2024年業界情報:欧州の飼料生産の回復と成長
欧州の飼料産業は、2024/2025年度を迎えるにあたり、力強い回復の兆しを見せています。 昨年のスペインの深刻な干ばつ、イタリアの極端な雨量による困難を乗り越え、主要生産国では生産性の回復が見られます。
欧州最大の乾燥脱水アルファルファおよびその他の飼料生産国であるスペインでは、2024/25年度の生産量が110万トンを超え、昨年度と比べて15%の増加が見込まれています[1]。イタリアもまた重要な生産国でありますが、栽培面積と生産量の拡大により、2023年度には80万トンが生産される見通しで[2]、栽培面積は依然として増加しています。
持続可能な飼料生産を支える新たな農業政策
欧州の飼料生産の回復は、支援的な農業政策によってさらに強化されています。EUは2023年から2027年を対象とする新たな共通農業政策(CAP)が、農業部門の持続可能性と生産性を向上させることを目的とした複数のプログラムを導入しました。CAPは現在、環境への影響により重点を置いており、より厳格なコンプライアンス要件が含まれています。農家は、「エコ・スキーム」に則って持続可能な農業を行うことで報酬が得られるため、環境に配慮した慣行を採用するようになっています。
これらの施策は、欧州の飼料生産が競争力を維持し、環境面でも持続可能であることを保証することを目的としており、品質と信頼性を維持するために欠かせないものとなっています。
業界の集まりでグローバル市場への取り組みを強調
最近開催された業界イベントでは、欧州の飼料部門が回復とグローバル市場の拡大の両方に尽力することの重要性が強調されました。特に、AIFE/Filiera Italiana Foraggi 年次会議とブリュッセルでのCopa Cogeca会議では、主要な利害関係者が一堂に会し、生産動向と市場戦略について話し合われました。またこれらの会議では、国際市場の需要に応える業界の献身的な取り組みに関する高い関心が伺えました。
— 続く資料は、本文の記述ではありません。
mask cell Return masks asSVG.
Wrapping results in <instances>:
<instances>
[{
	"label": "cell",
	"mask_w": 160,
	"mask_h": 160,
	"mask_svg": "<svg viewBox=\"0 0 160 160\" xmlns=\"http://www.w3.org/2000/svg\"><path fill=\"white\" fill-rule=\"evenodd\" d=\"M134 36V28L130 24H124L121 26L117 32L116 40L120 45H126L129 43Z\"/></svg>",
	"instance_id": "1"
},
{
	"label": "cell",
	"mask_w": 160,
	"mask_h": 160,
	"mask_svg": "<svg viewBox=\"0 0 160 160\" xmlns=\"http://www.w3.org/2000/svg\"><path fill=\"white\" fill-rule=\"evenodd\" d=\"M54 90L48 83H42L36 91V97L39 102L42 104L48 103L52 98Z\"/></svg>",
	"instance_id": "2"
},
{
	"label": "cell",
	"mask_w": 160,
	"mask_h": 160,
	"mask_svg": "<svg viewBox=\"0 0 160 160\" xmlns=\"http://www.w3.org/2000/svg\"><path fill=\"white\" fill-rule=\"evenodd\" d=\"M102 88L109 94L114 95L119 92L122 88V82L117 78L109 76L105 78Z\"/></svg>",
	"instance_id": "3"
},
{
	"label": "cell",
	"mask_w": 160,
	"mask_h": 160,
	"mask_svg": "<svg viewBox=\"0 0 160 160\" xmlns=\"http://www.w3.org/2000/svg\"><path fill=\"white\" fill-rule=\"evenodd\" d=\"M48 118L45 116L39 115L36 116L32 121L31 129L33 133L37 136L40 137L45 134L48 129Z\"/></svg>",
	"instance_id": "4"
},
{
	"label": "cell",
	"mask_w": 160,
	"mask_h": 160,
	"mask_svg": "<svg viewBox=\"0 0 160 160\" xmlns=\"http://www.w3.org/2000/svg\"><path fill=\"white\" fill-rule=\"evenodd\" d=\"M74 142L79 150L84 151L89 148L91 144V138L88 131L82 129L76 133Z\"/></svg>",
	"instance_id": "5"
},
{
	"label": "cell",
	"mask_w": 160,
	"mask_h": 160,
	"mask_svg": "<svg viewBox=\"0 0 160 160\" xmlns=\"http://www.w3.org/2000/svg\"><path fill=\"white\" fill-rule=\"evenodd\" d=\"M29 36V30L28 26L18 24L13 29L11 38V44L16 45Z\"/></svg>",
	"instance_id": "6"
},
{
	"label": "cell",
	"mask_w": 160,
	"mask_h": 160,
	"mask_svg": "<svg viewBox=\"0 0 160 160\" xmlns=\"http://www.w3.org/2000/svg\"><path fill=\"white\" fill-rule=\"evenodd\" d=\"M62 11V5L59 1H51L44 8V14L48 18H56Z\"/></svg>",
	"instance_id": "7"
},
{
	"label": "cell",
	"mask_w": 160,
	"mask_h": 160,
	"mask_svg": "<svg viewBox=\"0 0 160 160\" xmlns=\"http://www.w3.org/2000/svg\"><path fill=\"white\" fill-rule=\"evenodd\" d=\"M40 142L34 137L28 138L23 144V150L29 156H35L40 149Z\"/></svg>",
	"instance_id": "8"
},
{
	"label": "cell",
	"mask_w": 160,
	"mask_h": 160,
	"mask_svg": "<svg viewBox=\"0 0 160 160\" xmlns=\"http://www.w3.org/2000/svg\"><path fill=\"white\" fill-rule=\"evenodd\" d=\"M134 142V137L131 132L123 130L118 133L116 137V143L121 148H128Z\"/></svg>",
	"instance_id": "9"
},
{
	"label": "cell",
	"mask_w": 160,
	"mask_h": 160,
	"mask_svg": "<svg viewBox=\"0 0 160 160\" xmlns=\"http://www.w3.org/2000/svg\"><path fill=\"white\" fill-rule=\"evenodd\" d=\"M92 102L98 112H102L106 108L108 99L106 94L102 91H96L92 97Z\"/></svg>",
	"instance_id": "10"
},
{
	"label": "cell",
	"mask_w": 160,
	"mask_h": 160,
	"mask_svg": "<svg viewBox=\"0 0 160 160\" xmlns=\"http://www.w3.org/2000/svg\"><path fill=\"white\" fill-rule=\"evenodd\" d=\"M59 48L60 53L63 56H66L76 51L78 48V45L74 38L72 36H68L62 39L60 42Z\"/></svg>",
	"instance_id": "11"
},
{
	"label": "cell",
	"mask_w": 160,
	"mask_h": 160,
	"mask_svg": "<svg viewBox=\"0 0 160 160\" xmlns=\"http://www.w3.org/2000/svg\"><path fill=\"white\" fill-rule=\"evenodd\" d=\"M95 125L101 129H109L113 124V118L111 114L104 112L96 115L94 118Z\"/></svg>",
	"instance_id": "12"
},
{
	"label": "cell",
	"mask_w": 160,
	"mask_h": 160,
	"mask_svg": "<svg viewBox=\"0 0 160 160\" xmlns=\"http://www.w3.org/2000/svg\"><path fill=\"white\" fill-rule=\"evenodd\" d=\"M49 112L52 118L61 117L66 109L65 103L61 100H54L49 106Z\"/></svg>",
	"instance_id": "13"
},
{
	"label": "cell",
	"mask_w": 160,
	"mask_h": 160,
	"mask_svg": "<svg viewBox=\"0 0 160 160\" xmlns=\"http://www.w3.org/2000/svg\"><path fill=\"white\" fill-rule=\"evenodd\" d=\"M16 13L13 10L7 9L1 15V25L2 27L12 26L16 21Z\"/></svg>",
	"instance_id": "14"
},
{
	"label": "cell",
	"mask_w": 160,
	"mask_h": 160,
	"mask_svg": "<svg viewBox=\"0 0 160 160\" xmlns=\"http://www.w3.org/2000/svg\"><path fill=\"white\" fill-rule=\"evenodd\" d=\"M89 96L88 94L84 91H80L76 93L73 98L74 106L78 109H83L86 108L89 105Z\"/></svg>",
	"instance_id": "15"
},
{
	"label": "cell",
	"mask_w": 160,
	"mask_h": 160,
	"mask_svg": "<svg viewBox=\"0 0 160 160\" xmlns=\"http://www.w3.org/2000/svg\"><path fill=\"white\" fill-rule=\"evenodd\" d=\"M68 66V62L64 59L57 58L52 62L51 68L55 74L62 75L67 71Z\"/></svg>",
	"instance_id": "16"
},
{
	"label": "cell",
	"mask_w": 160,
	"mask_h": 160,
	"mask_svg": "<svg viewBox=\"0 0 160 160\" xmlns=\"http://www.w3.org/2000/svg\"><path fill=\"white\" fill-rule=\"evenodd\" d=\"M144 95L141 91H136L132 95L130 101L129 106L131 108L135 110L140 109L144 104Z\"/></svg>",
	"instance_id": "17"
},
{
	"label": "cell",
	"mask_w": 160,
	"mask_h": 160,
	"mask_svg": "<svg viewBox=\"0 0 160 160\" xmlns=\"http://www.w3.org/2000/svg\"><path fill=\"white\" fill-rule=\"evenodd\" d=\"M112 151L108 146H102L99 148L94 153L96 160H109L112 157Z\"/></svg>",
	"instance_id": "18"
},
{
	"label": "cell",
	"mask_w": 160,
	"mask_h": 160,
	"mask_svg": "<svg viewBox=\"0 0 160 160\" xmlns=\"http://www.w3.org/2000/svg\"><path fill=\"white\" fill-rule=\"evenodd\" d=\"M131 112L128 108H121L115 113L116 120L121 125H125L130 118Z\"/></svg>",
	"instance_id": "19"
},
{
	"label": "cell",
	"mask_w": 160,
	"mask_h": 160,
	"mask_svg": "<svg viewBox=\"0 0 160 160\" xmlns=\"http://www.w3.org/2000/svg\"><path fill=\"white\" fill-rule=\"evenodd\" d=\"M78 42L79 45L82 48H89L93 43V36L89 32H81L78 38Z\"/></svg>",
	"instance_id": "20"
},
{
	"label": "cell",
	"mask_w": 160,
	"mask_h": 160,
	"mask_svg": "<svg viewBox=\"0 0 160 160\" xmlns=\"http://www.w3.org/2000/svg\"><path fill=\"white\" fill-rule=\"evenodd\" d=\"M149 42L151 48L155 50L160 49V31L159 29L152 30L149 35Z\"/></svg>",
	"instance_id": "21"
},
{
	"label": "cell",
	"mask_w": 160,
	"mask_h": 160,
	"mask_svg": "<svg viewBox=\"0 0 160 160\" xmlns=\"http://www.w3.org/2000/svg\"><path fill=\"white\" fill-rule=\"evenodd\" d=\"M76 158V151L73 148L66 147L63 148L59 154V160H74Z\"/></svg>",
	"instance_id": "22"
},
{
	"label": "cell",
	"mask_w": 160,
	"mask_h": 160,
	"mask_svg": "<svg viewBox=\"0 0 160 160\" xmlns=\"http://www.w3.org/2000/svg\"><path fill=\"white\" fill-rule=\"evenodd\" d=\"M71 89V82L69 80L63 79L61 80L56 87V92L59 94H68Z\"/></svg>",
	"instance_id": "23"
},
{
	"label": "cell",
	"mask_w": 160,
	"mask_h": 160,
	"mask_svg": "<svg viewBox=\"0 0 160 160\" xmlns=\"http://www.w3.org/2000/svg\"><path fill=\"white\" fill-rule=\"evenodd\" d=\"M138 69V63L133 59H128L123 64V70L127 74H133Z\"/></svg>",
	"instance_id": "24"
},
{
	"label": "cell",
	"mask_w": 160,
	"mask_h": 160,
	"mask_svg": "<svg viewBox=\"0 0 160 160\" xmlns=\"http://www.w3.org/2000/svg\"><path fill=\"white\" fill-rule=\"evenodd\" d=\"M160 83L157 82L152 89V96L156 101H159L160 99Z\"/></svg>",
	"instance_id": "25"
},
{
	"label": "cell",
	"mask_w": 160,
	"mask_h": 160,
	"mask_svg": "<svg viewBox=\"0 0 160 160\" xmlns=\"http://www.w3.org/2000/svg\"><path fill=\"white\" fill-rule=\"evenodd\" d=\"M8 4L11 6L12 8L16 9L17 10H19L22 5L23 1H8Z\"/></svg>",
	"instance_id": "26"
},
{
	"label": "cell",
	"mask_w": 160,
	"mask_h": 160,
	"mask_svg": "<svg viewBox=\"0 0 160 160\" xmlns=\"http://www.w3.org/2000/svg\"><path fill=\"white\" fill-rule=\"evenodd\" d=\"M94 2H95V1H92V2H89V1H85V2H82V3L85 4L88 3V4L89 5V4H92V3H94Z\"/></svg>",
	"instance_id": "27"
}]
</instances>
日本、ベトナム、台湾、インドネシアを対象とした3年間のキャンペーンがスタートし、注目が集まっています。このプログラムはヨーロッパ乾燥脱水飼料作物の利点、高い栄養価、優れた衛生状態、環境の持続可能性などをアピールすることを目的としています。これらの市場との関係を強化することで、ヨーロッパの飼料業界は対象国における畜産および酪農部門の成長を支援し、長期的な安定性と成功を確保する態勢を整えています。